So basically what I want is to run ML Pipelines in parallel.
I have been using scikit-learn, and I have decided to use DaskGridSearchCV
.
I have is a list of gridSearchCV = DaskGridSearchCV(pipeline, grid, scoring=evaluator)
objects, and I run each of them sequentially:
for gridSearchCV in list:
gridSearchCV.fit(train_data, train_target)
predicted = gridSearchCV.predict(test_data)
If I have N different GridSearch
objects, I want to take advantage as much as possible of all the available resources. If there are resources to run 2, 3, 4, ... or N at the same time in parallel, I want to do so.

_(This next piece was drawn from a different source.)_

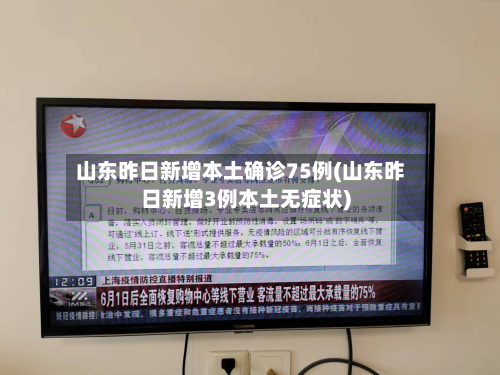 山东昨日新增本土确诊75例(山东昨日新增3例本土无症状)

So I started trying a few things based on dask's documentation. First I tried dask.threaded
and dask.multiprocessing
but it ends up being slower and I keep getting:
/Library/Python/2.7/site-packages/sklearn/externals/joblib/parallel.py:540: UserWarning: Multiprocessing backed parallel loops cannot be nested below threads, setting n_jobs=1
This is the code snippet:
def run_pipeline(self, gs, data):
train_data, test_data, train_target, expected = train_test_split(data, target, test_size=0.25, random_state=33)
model = gs.fit(train_data, train_target)
predicted = gs.predict(test_data)
values = [delayed(run_pipeline)(gs, df) for gs in gs_list]
compute(*values, get=dask.threaded.get)
Maybe I am approaching this the wrong way, would you have any suggestions for me?